### PROBLEM DESCRIPTION
Copy out the following records line for line, keeping every word, number and mark of punctuation unchanged.

* start SUPPLIED MATERIAL *

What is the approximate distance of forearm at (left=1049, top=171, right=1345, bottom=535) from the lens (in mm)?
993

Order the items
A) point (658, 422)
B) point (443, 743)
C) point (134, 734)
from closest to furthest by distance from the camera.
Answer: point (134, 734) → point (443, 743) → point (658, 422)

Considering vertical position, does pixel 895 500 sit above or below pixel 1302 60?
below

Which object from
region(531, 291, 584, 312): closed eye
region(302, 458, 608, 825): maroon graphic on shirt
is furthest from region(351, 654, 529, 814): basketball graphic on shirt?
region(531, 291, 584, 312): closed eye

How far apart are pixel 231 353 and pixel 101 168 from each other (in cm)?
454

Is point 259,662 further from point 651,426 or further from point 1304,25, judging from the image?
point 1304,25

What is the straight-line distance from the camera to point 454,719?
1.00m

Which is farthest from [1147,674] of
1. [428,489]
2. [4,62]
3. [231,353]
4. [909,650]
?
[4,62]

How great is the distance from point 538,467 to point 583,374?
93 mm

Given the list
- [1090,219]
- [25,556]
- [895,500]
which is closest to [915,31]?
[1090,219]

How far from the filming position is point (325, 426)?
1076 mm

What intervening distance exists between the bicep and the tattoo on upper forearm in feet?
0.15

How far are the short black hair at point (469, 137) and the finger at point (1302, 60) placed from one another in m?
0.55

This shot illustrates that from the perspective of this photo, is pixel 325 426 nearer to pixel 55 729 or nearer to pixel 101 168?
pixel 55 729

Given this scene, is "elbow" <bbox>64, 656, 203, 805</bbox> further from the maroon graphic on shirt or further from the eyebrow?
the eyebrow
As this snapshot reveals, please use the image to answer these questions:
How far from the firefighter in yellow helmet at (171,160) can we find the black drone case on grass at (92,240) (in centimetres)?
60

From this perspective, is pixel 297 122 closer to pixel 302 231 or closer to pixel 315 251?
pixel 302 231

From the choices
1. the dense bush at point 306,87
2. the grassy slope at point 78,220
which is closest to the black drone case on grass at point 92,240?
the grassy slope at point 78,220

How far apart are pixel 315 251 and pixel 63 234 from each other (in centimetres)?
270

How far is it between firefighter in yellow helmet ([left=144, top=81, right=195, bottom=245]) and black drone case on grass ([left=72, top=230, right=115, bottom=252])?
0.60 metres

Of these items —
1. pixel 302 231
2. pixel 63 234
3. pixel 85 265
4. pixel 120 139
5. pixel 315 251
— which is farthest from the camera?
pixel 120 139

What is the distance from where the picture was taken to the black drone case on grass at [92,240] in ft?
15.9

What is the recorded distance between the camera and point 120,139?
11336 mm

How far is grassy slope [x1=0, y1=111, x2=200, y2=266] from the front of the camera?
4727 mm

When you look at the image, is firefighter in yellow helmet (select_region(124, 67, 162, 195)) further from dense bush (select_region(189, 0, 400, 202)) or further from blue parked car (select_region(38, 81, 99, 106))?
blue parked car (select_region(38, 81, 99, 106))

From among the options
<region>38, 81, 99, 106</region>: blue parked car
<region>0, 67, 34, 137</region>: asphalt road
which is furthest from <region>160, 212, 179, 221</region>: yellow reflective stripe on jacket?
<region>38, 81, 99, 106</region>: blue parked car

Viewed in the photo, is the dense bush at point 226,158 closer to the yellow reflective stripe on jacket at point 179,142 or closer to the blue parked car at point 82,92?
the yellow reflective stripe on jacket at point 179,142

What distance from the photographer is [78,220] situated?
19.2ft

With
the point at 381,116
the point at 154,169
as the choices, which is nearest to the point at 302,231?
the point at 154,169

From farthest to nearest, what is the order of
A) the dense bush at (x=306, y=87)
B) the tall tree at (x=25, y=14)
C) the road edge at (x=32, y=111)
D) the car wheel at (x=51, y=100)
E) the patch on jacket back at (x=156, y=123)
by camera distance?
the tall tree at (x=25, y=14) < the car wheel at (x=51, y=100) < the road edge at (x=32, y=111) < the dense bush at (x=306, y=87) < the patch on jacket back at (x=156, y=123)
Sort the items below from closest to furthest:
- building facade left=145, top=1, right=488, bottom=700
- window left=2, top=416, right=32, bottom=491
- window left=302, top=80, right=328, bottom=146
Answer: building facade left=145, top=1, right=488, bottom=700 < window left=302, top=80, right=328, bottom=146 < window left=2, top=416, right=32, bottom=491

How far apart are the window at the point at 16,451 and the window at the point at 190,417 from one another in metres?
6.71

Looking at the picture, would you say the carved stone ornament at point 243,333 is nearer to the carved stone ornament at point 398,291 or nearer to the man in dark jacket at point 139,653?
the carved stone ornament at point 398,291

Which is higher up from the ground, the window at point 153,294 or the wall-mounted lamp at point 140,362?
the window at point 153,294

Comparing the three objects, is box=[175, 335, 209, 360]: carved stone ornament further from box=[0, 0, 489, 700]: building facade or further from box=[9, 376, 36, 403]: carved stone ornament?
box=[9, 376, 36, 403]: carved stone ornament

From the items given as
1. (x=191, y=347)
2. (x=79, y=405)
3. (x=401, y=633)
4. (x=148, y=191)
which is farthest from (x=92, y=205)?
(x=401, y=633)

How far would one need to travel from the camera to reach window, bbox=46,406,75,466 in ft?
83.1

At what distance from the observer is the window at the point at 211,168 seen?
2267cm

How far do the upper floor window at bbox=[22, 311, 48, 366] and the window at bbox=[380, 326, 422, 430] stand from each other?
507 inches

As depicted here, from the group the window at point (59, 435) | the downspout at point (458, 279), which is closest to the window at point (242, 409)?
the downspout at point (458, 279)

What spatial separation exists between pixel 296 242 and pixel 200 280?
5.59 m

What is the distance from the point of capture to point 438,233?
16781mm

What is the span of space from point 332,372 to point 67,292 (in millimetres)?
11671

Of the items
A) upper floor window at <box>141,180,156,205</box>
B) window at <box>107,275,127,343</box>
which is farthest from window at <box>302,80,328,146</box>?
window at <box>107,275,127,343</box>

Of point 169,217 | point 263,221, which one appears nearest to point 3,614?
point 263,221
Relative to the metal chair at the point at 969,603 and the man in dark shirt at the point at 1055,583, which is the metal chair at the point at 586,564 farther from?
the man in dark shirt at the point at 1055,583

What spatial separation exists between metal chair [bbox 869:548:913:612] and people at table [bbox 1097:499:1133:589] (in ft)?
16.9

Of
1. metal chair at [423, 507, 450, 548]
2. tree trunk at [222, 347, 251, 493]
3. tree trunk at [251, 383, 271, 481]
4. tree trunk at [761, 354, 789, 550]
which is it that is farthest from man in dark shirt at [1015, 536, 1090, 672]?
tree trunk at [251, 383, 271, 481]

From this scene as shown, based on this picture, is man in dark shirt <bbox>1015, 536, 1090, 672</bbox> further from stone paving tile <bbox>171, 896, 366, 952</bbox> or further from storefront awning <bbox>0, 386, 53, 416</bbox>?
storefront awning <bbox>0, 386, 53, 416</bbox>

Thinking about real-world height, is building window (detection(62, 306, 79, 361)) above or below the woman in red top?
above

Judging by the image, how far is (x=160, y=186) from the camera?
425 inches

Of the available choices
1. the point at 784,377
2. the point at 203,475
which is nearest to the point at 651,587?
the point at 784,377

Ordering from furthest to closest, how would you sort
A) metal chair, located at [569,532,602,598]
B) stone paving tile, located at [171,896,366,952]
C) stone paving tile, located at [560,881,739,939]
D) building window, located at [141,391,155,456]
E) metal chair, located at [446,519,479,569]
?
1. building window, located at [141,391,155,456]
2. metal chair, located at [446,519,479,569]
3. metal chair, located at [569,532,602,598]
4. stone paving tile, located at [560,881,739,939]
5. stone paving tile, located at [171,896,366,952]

* end SUPPLIED MATERIAL *

### EXPECTED ANSWER
What is the approximate distance of forearm at (left=1049, top=171, right=1345, bottom=535) from the lens (in mm)?
993

Order the items
A) point (658, 422)
B) point (443, 743)
C) point (134, 734)
from closest to furthest by distance from the camera.
Answer: point (134, 734) → point (443, 743) → point (658, 422)

Considering vertical position, does pixel 895 500 sit above or below pixel 1302 60?
below

Which object from
region(531, 291, 584, 312): closed eye
region(302, 458, 608, 825): maroon graphic on shirt
is furthest from region(351, 654, 529, 814): basketball graphic on shirt?
region(531, 291, 584, 312): closed eye

How far apart are pixel 231 353 and pixel 101 168 from each other (in cm)?
454

Is point 259,662 further from point 651,426 or further from point 1304,25, judging from the image?
point 1304,25

What is the straight-line distance from the camera to point 454,719?
1.00m

Which is farthest from [1147,674] of
1. [428,489]
2. [4,62]
3. [231,353]
4. [909,650]
?
[4,62]

How great is the distance from point 538,467 to point 583,374?
93 mm

Given the list
- [1090,219]
- [25,556]
- [895,500]
which is closest to [915,31]?
[1090,219]

How far from the filming position is point (325, 426)?
1076 mm

What intervening distance exists between the bicep and the tattoo on upper forearm in feet?
0.15

How far are the short black hair at point (469, 137) and the finger at point (1302, 60) placed from one another in m?
0.55

This shot illustrates that from the perspective of this photo, is pixel 325 426 nearer to pixel 55 729 or nearer to pixel 101 168?
pixel 55 729

Given this scene, is "elbow" <bbox>64, 656, 203, 805</bbox> further from the maroon graphic on shirt or further from the eyebrow?
the eyebrow
As this snapshot reveals, please use the image to answer these questions:
How far from the firefighter in yellow helmet at (171,160) can we find the black drone case on grass at (92,240) (in centimetres)?
60

From this perspective, is pixel 297 122 closer to pixel 302 231 or closer to pixel 315 251?
pixel 302 231

From the choices
1. the dense bush at point 306,87
2. the grassy slope at point 78,220
which is closest to the black drone case on grass at point 92,240?
the grassy slope at point 78,220

How far apart are pixel 315 251 and pixel 63 234 from each other (in centimetres)?
270

How far is it between firefighter in yellow helmet ([left=144, top=81, right=195, bottom=245]) and black drone case on grass ([left=72, top=230, right=115, bottom=252])?
0.60 metres

Of these items —
1. pixel 302 231
2. pixel 63 234
3. pixel 85 265
4. pixel 120 139
5. pixel 315 251
— which is farthest from the camera?
pixel 120 139

What is the distance from where the picture was taken to the black drone case on grass at [92,240] in ft?
15.9

What is the recorded distance between the camera and point 120,139?
11336 mm

How far is grassy slope [x1=0, y1=111, x2=200, y2=266] from the front of the camera?
4727 mm

When you look at the image, is firefighter in yellow helmet (select_region(124, 67, 162, 195)) further from dense bush (select_region(189, 0, 400, 202)) or further from blue parked car (select_region(38, 81, 99, 106))?
blue parked car (select_region(38, 81, 99, 106))

From among the options
<region>38, 81, 99, 106</region>: blue parked car
<region>0, 67, 34, 137</region>: asphalt road
which is furthest from <region>160, 212, 179, 221</region>: yellow reflective stripe on jacket?
<region>38, 81, 99, 106</region>: blue parked car

Viewed in the photo, is the dense bush at point 226,158 closer to the yellow reflective stripe on jacket at point 179,142 or closer to the blue parked car at point 82,92?
the yellow reflective stripe on jacket at point 179,142

What distance from the photographer is [78,220] situated?
19.2ft

With
the point at 381,116
the point at 154,169
as the choices, which is nearest to the point at 302,231?
the point at 154,169

From farthest to nearest, what is the order of
A) the dense bush at (x=306, y=87)
B) the tall tree at (x=25, y=14)
C) the road edge at (x=32, y=111)
D) the car wheel at (x=51, y=100)
E) the patch on jacket back at (x=156, y=123)
by camera distance?
the tall tree at (x=25, y=14) < the car wheel at (x=51, y=100) < the road edge at (x=32, y=111) < the dense bush at (x=306, y=87) < the patch on jacket back at (x=156, y=123)
Sort the items below from closest to furthest:
- building facade left=145, top=1, right=488, bottom=700
- window left=2, top=416, right=32, bottom=491
- window left=302, top=80, right=328, bottom=146
Answer: building facade left=145, top=1, right=488, bottom=700 < window left=302, top=80, right=328, bottom=146 < window left=2, top=416, right=32, bottom=491

How far apart are the window at the point at 16,451 and the window at the point at 190,417 from one another in metres?
6.71

Looking at the picture, would you say the carved stone ornament at point 243,333 is nearer to the carved stone ornament at point 398,291 or nearer to the man in dark jacket at point 139,653?
the carved stone ornament at point 398,291

Which is higher up from the ground, the window at point 153,294 or the wall-mounted lamp at point 140,362?
the window at point 153,294

Comparing the three objects, is box=[175, 335, 209, 360]: carved stone ornament further from box=[0, 0, 489, 700]: building facade or further from box=[9, 376, 36, 403]: carved stone ornament?
box=[9, 376, 36, 403]: carved stone ornament

From the items given as
1. (x=191, y=347)
2. (x=79, y=405)
3. (x=401, y=633)
4. (x=148, y=191)
which is farthest from (x=92, y=205)?
(x=401, y=633)

How far would one need to travel from the camera to reach window, bbox=46,406,75,466 in ft?
83.1

At what distance from the observer is the window at the point at 211,168 seen?
2267cm

How far do the upper floor window at bbox=[22, 311, 48, 366] and the window at bbox=[380, 326, 422, 430] stand from each other?
507 inches

As depicted here, from the group the window at point (59, 435) | the downspout at point (458, 279), which is closest to the window at point (242, 409)?
the downspout at point (458, 279)

What spatial separation exists between pixel 296 242 and pixel 200 280?
5.59 m

What is the distance from the point of capture to point 438,233?
16781mm

What is the span of space from point 332,372 to point 67,292 (in millimetres)?
11671

Of the items
A) upper floor window at <box>141,180,156,205</box>
B) window at <box>107,275,127,343</box>
which is farthest from window at <box>302,80,328,146</box>?
window at <box>107,275,127,343</box>

Of point 169,217 | point 263,221, which one appears nearest to point 3,614?
point 263,221
Relative to the metal chair at the point at 969,603 and the man in dark shirt at the point at 1055,583, which is the metal chair at the point at 586,564 farther from?
the man in dark shirt at the point at 1055,583

What spatial separation exists between metal chair [bbox 869:548:913:612] and people at table [bbox 1097:499:1133:589] (in ft)?
16.9

Of
1. metal chair at [423, 507, 450, 548]
2. tree trunk at [222, 347, 251, 493]
3. tree trunk at [251, 383, 271, 481]
4. tree trunk at [761, 354, 789, 550]
which is it that is farthest from man in dark shirt at [1015, 536, 1090, 672]?
tree trunk at [251, 383, 271, 481]

From this scene as shown, based on this picture, is man in dark shirt <bbox>1015, 536, 1090, 672</bbox> further from stone paving tile <bbox>171, 896, 366, 952</bbox> or further from storefront awning <bbox>0, 386, 53, 416</bbox>?
storefront awning <bbox>0, 386, 53, 416</bbox>

Thinking about real-world height, is building window (detection(62, 306, 79, 361)) above or below the woman in red top?
above

Judging by the image, how far is (x=160, y=186) from the camera?
425 inches

Of the available choices
1. the point at 784,377
2. the point at 203,475
which is nearest to the point at 651,587?
the point at 784,377

Ordering from furthest to closest, how would you sort
A) metal chair, located at [569,532,602,598]
B) stone paving tile, located at [171,896,366,952]
C) stone paving tile, located at [560,881,739,939]
D) building window, located at [141,391,155,456]
E) metal chair, located at [446,519,479,569]
?
1. building window, located at [141,391,155,456]
2. metal chair, located at [446,519,479,569]
3. metal chair, located at [569,532,602,598]
4. stone paving tile, located at [560,881,739,939]
5. stone paving tile, located at [171,896,366,952]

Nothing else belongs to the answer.